━━━ DOCUMENT SEGMENT ━━━

# What is this



## sundew (Aug 19, 2004)

Southwest Washington State.
A creeping low growth, like a ground cover in my winter garden. Never seen before. 
Thanks all.


----------



## bare (May 10, 2002)

Looks to me like Sweet Scented Bedstraw. 

Lemme see if I remember, Galium Triflorum?


----------



## ajaxlucy (Jul 18, 2004)

Is it rough and scratchy under the leaves, like velcro?


----------



## Jen H (Jun 16, 2004)

I've never heard galium called "sweet scented bedstraw". I've always called it cleavers. That picture does look alot like cleavers. Is the plant "sticky" at all?

Another thought is a kind of trefoil?


----------



## bare (May 10, 2002)

http://www.cwnp.org/photopgs/gdoc/gatriflorum.html

http://education.stonehill.edu/fieldguide/Field_Guide/Small flowering/sweetbedstraw.htm

http://www.nawwal.org/~mrgoff/photojournal/2003/sum/07-05gallium1.html


----------



## Jen H (Jun 16, 2004)

Huh! Yep, that's the same plant I've always called cleavers.

I love learning different common names for plants!


----------



## bare (May 10, 2002)

Well, ya got me lookin' on google Jen, and cleavers is another Galium, Galium Aparine. They appear to be pretty similar so sundew will probably have to do a bit of research to find which it is definatively.

At least we got 'em close and they can key it out from there or give us more information.


----------



## tobo6 (Jan 14, 2003)

I'm in NW Oregon, probable across the river from ya.  We have these all over the woods, in the summer they range from having little white flowers to purple flowers. My kids pick them for me all the time, and they last a long time in a vase, lol.

Deb


----------



## sundew (Aug 19, 2004)

Wasn't sure as the leaves are wider. And it is creeping along the ground, not climbing up the plants . It does stick to ya a bit, probably just because it is young. Never seen them out in the sun before. Thanks all. 
Will keep in beds and see how it matures.
Thanks


----------



## inc (Dec 24, 2004)

when you are keying this Galium out, note that the leaves seem to occur in whorls of 6 leaves, not 4. 
i belive the common bedstraw(alien) also has this trait along with a coulple of other galium. if so the flowers ar e yellow and rather profuse.
i wonder if anyone has some of the galiums that occur in wet swamps? there are many species.


----------

━━━ SUPPLIED ENTRIES ━━━

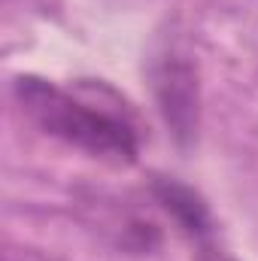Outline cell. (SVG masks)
Returning a JSON list of instances; mask_svg holds the SVG:
<instances>
[{
	"label": "cell",
	"mask_w": 258,
	"mask_h": 261,
	"mask_svg": "<svg viewBox=\"0 0 258 261\" xmlns=\"http://www.w3.org/2000/svg\"><path fill=\"white\" fill-rule=\"evenodd\" d=\"M155 97L173 137L179 143H189L197 134V103H200L197 67L189 61V55L170 52L161 58V64L155 67Z\"/></svg>",
	"instance_id": "7a4b0ae2"
},
{
	"label": "cell",
	"mask_w": 258,
	"mask_h": 261,
	"mask_svg": "<svg viewBox=\"0 0 258 261\" xmlns=\"http://www.w3.org/2000/svg\"><path fill=\"white\" fill-rule=\"evenodd\" d=\"M155 197L158 203L179 222V228L194 237V240H207L210 237V213H207V203L200 200V195H194L192 189L179 186V182H170V179H161L155 182Z\"/></svg>",
	"instance_id": "3957f363"
},
{
	"label": "cell",
	"mask_w": 258,
	"mask_h": 261,
	"mask_svg": "<svg viewBox=\"0 0 258 261\" xmlns=\"http://www.w3.org/2000/svg\"><path fill=\"white\" fill-rule=\"evenodd\" d=\"M15 100L37 128L85 149L94 158H107L116 164H131L137 158V130L119 113L79 100L70 91L37 76L15 79Z\"/></svg>",
	"instance_id": "6da1fadb"
}]
</instances>
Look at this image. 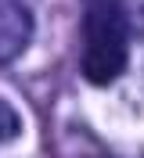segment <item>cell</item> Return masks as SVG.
<instances>
[{"mask_svg": "<svg viewBox=\"0 0 144 158\" xmlns=\"http://www.w3.org/2000/svg\"><path fill=\"white\" fill-rule=\"evenodd\" d=\"M126 50H130V25H126L119 0H86L79 22V69L94 86H108L123 76Z\"/></svg>", "mask_w": 144, "mask_h": 158, "instance_id": "cell-1", "label": "cell"}, {"mask_svg": "<svg viewBox=\"0 0 144 158\" xmlns=\"http://www.w3.org/2000/svg\"><path fill=\"white\" fill-rule=\"evenodd\" d=\"M33 40V15L25 0H0V65H7Z\"/></svg>", "mask_w": 144, "mask_h": 158, "instance_id": "cell-2", "label": "cell"}, {"mask_svg": "<svg viewBox=\"0 0 144 158\" xmlns=\"http://www.w3.org/2000/svg\"><path fill=\"white\" fill-rule=\"evenodd\" d=\"M11 137H18V111L11 108L7 101H0V144Z\"/></svg>", "mask_w": 144, "mask_h": 158, "instance_id": "cell-3", "label": "cell"}]
</instances>
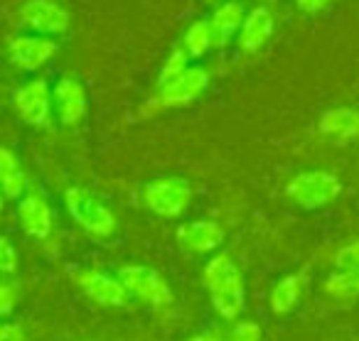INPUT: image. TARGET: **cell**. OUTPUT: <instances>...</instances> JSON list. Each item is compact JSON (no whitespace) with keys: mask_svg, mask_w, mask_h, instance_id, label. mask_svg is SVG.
Wrapping results in <instances>:
<instances>
[{"mask_svg":"<svg viewBox=\"0 0 359 341\" xmlns=\"http://www.w3.org/2000/svg\"><path fill=\"white\" fill-rule=\"evenodd\" d=\"M205 287L215 312L224 319L234 321L246 307V285L239 265L229 253H217L205 265Z\"/></svg>","mask_w":359,"mask_h":341,"instance_id":"1","label":"cell"},{"mask_svg":"<svg viewBox=\"0 0 359 341\" xmlns=\"http://www.w3.org/2000/svg\"><path fill=\"white\" fill-rule=\"evenodd\" d=\"M69 216L94 238H109L116 231V216L96 194L84 187H69L65 192Z\"/></svg>","mask_w":359,"mask_h":341,"instance_id":"2","label":"cell"},{"mask_svg":"<svg viewBox=\"0 0 359 341\" xmlns=\"http://www.w3.org/2000/svg\"><path fill=\"white\" fill-rule=\"evenodd\" d=\"M118 282L126 287V292L133 297H138L140 302L150 307L155 312L168 309L170 305L175 302L172 287L170 282L160 275L158 270L148 265H140V263H130V265H123L118 270Z\"/></svg>","mask_w":359,"mask_h":341,"instance_id":"3","label":"cell"},{"mask_svg":"<svg viewBox=\"0 0 359 341\" xmlns=\"http://www.w3.org/2000/svg\"><path fill=\"white\" fill-rule=\"evenodd\" d=\"M339 192H342V184H339L337 174L323 172V169L295 174L285 187V197L305 211L327 207L330 202L339 197Z\"/></svg>","mask_w":359,"mask_h":341,"instance_id":"4","label":"cell"},{"mask_svg":"<svg viewBox=\"0 0 359 341\" xmlns=\"http://www.w3.org/2000/svg\"><path fill=\"white\" fill-rule=\"evenodd\" d=\"M192 202V187L182 177H155L143 184V204L163 218H175Z\"/></svg>","mask_w":359,"mask_h":341,"instance_id":"5","label":"cell"},{"mask_svg":"<svg viewBox=\"0 0 359 341\" xmlns=\"http://www.w3.org/2000/svg\"><path fill=\"white\" fill-rule=\"evenodd\" d=\"M13 106H15L18 116L25 120L27 125L35 128H45L50 123L52 116V91L45 79H32L22 84L13 96Z\"/></svg>","mask_w":359,"mask_h":341,"instance_id":"6","label":"cell"},{"mask_svg":"<svg viewBox=\"0 0 359 341\" xmlns=\"http://www.w3.org/2000/svg\"><path fill=\"white\" fill-rule=\"evenodd\" d=\"M207 86H210V71L202 67H187L180 76L160 86V96L153 104H160L165 109H180L200 99Z\"/></svg>","mask_w":359,"mask_h":341,"instance_id":"7","label":"cell"},{"mask_svg":"<svg viewBox=\"0 0 359 341\" xmlns=\"http://www.w3.org/2000/svg\"><path fill=\"white\" fill-rule=\"evenodd\" d=\"M20 20L37 35H62L69 27V13L55 0H27L20 8Z\"/></svg>","mask_w":359,"mask_h":341,"instance_id":"8","label":"cell"},{"mask_svg":"<svg viewBox=\"0 0 359 341\" xmlns=\"http://www.w3.org/2000/svg\"><path fill=\"white\" fill-rule=\"evenodd\" d=\"M57 55V42L42 35H18L8 40V57L22 71H37Z\"/></svg>","mask_w":359,"mask_h":341,"instance_id":"9","label":"cell"},{"mask_svg":"<svg viewBox=\"0 0 359 341\" xmlns=\"http://www.w3.org/2000/svg\"><path fill=\"white\" fill-rule=\"evenodd\" d=\"M52 101H55L62 125H67V128L79 125L86 116V109H89V96H86L84 84L74 76H62L57 81L55 91H52Z\"/></svg>","mask_w":359,"mask_h":341,"instance_id":"10","label":"cell"},{"mask_svg":"<svg viewBox=\"0 0 359 341\" xmlns=\"http://www.w3.org/2000/svg\"><path fill=\"white\" fill-rule=\"evenodd\" d=\"M76 285L99 307H123L126 300H128V292L118 282V277L109 275V272L84 270L76 275Z\"/></svg>","mask_w":359,"mask_h":341,"instance_id":"11","label":"cell"},{"mask_svg":"<svg viewBox=\"0 0 359 341\" xmlns=\"http://www.w3.org/2000/svg\"><path fill=\"white\" fill-rule=\"evenodd\" d=\"M177 243L185 251L197 253V256H207V253H215L217 248L224 243V231L217 221L212 218H195V221H187L177 228Z\"/></svg>","mask_w":359,"mask_h":341,"instance_id":"12","label":"cell"},{"mask_svg":"<svg viewBox=\"0 0 359 341\" xmlns=\"http://www.w3.org/2000/svg\"><path fill=\"white\" fill-rule=\"evenodd\" d=\"M18 218L27 236L47 238L52 233V209L45 197L40 194H27L18 204Z\"/></svg>","mask_w":359,"mask_h":341,"instance_id":"13","label":"cell"},{"mask_svg":"<svg viewBox=\"0 0 359 341\" xmlns=\"http://www.w3.org/2000/svg\"><path fill=\"white\" fill-rule=\"evenodd\" d=\"M273 27H276V20L271 15L269 8H254L249 15L244 18L239 27V50L241 52H259L266 42L271 40L273 35Z\"/></svg>","mask_w":359,"mask_h":341,"instance_id":"14","label":"cell"},{"mask_svg":"<svg viewBox=\"0 0 359 341\" xmlns=\"http://www.w3.org/2000/svg\"><path fill=\"white\" fill-rule=\"evenodd\" d=\"M320 135L337 143H347V140L359 138V111L342 106V109H330L320 116Z\"/></svg>","mask_w":359,"mask_h":341,"instance_id":"15","label":"cell"},{"mask_svg":"<svg viewBox=\"0 0 359 341\" xmlns=\"http://www.w3.org/2000/svg\"><path fill=\"white\" fill-rule=\"evenodd\" d=\"M241 22H244V6H241V0H224L210 18L215 47L229 45L231 37L239 32Z\"/></svg>","mask_w":359,"mask_h":341,"instance_id":"16","label":"cell"},{"mask_svg":"<svg viewBox=\"0 0 359 341\" xmlns=\"http://www.w3.org/2000/svg\"><path fill=\"white\" fill-rule=\"evenodd\" d=\"M305 282H308V277L303 272H293V275H285L283 280L276 282V287L271 290V312L278 316L290 314L303 297Z\"/></svg>","mask_w":359,"mask_h":341,"instance_id":"17","label":"cell"},{"mask_svg":"<svg viewBox=\"0 0 359 341\" xmlns=\"http://www.w3.org/2000/svg\"><path fill=\"white\" fill-rule=\"evenodd\" d=\"M27 189V177L20 167V160L13 150L0 148V194L6 199H22Z\"/></svg>","mask_w":359,"mask_h":341,"instance_id":"18","label":"cell"},{"mask_svg":"<svg viewBox=\"0 0 359 341\" xmlns=\"http://www.w3.org/2000/svg\"><path fill=\"white\" fill-rule=\"evenodd\" d=\"M212 47H215V37H212L210 20H195L182 35V42H180V50L185 52L187 60H200Z\"/></svg>","mask_w":359,"mask_h":341,"instance_id":"19","label":"cell"},{"mask_svg":"<svg viewBox=\"0 0 359 341\" xmlns=\"http://www.w3.org/2000/svg\"><path fill=\"white\" fill-rule=\"evenodd\" d=\"M325 295L334 300H354L359 297V270H337L325 280Z\"/></svg>","mask_w":359,"mask_h":341,"instance_id":"20","label":"cell"},{"mask_svg":"<svg viewBox=\"0 0 359 341\" xmlns=\"http://www.w3.org/2000/svg\"><path fill=\"white\" fill-rule=\"evenodd\" d=\"M187 57L185 52L180 50V47H175L172 52H170V57L163 62V67H160V74H158V86L168 84V81H172L175 76H180L182 71L187 69Z\"/></svg>","mask_w":359,"mask_h":341,"instance_id":"21","label":"cell"},{"mask_svg":"<svg viewBox=\"0 0 359 341\" xmlns=\"http://www.w3.org/2000/svg\"><path fill=\"white\" fill-rule=\"evenodd\" d=\"M229 341H264V329L256 321H236L229 334Z\"/></svg>","mask_w":359,"mask_h":341,"instance_id":"22","label":"cell"},{"mask_svg":"<svg viewBox=\"0 0 359 341\" xmlns=\"http://www.w3.org/2000/svg\"><path fill=\"white\" fill-rule=\"evenodd\" d=\"M334 265H337V270H359V241L349 243L342 251H337Z\"/></svg>","mask_w":359,"mask_h":341,"instance_id":"23","label":"cell"},{"mask_svg":"<svg viewBox=\"0 0 359 341\" xmlns=\"http://www.w3.org/2000/svg\"><path fill=\"white\" fill-rule=\"evenodd\" d=\"M18 270V251L6 236H0V272L3 275H13Z\"/></svg>","mask_w":359,"mask_h":341,"instance_id":"24","label":"cell"},{"mask_svg":"<svg viewBox=\"0 0 359 341\" xmlns=\"http://www.w3.org/2000/svg\"><path fill=\"white\" fill-rule=\"evenodd\" d=\"M18 305V290L8 282H0V316H8Z\"/></svg>","mask_w":359,"mask_h":341,"instance_id":"25","label":"cell"},{"mask_svg":"<svg viewBox=\"0 0 359 341\" xmlns=\"http://www.w3.org/2000/svg\"><path fill=\"white\" fill-rule=\"evenodd\" d=\"M0 341H25V331L18 324H0Z\"/></svg>","mask_w":359,"mask_h":341,"instance_id":"26","label":"cell"},{"mask_svg":"<svg viewBox=\"0 0 359 341\" xmlns=\"http://www.w3.org/2000/svg\"><path fill=\"white\" fill-rule=\"evenodd\" d=\"M332 0H295V6L300 8L303 13H308V15H315V13H320L323 8H327Z\"/></svg>","mask_w":359,"mask_h":341,"instance_id":"27","label":"cell"},{"mask_svg":"<svg viewBox=\"0 0 359 341\" xmlns=\"http://www.w3.org/2000/svg\"><path fill=\"white\" fill-rule=\"evenodd\" d=\"M187 341H224L219 331H200V334L190 336Z\"/></svg>","mask_w":359,"mask_h":341,"instance_id":"28","label":"cell"},{"mask_svg":"<svg viewBox=\"0 0 359 341\" xmlns=\"http://www.w3.org/2000/svg\"><path fill=\"white\" fill-rule=\"evenodd\" d=\"M3 199H6V197H3V194H0V209H3Z\"/></svg>","mask_w":359,"mask_h":341,"instance_id":"29","label":"cell"},{"mask_svg":"<svg viewBox=\"0 0 359 341\" xmlns=\"http://www.w3.org/2000/svg\"><path fill=\"white\" fill-rule=\"evenodd\" d=\"M210 3H217V0H210Z\"/></svg>","mask_w":359,"mask_h":341,"instance_id":"30","label":"cell"}]
</instances>
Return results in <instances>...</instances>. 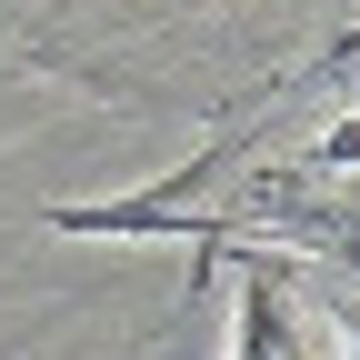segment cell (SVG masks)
<instances>
[{"mask_svg": "<svg viewBox=\"0 0 360 360\" xmlns=\"http://www.w3.org/2000/svg\"><path fill=\"white\" fill-rule=\"evenodd\" d=\"M350 141H360V120L350 101L321 110V130H290V80L270 90L260 110H240L200 160H180L170 180H150V191H130V200H70L51 210L70 240H101V231H180L200 250H231V240H310V250H330L350 260Z\"/></svg>", "mask_w": 360, "mask_h": 360, "instance_id": "cell-1", "label": "cell"}, {"mask_svg": "<svg viewBox=\"0 0 360 360\" xmlns=\"http://www.w3.org/2000/svg\"><path fill=\"white\" fill-rule=\"evenodd\" d=\"M231 360H350V321H340V310H310L270 260H240Z\"/></svg>", "mask_w": 360, "mask_h": 360, "instance_id": "cell-2", "label": "cell"}]
</instances>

━━━

TASK LIST |
A. Answer these questions from the plant identification thread:
(i) In what region does the person who first posted the plant live?
(ii) What name does Jen H say she has always used for galium?
(iii) According to inc, how many leaves does each whorl seem to have?
B. Swap "ground cover" for "mat" in the plant identification thread, and give the passage starting with "A creeping low" and going on through "Sweet Scented Bedstraw.".
The entries stand apart from the plant thread and have no connection to it.

OUTPUTS |
A.
(i) Southwest Washington State
(ii) Cleavers
(iii) Six

B.
A creeping low growth, like a mat in my winter garden. Never seen before. 
Thanks all.


----------



## bare (May 10, 2002)

Looks to me like Sweet Scented Bedstraw.